Task requirements: Render the items from the line with "The pixel extent" to the line with "At a glance, is" as a numbered list, skipping blank lines and leaving out the picture.

Data supplied:
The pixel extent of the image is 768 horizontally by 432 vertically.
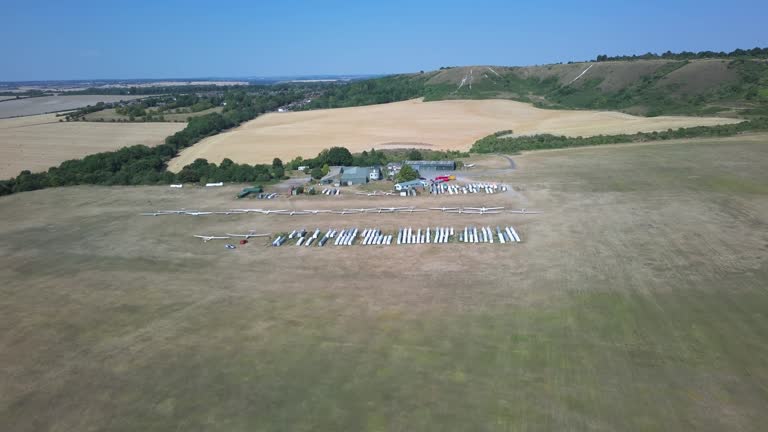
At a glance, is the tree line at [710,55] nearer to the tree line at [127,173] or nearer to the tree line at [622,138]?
--
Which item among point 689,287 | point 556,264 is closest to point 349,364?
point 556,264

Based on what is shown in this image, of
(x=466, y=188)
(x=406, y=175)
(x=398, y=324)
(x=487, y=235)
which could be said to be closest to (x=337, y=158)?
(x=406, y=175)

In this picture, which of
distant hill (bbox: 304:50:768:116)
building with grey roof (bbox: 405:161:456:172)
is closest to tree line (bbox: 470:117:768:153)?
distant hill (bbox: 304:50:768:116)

Result:
1. The pixel extent of the image is 768 horizontally by 432 vertically.
2. At a glance, is the tree line at [710,55] nearer to the tree line at [127,173] or nearer to the tree line at [622,138]?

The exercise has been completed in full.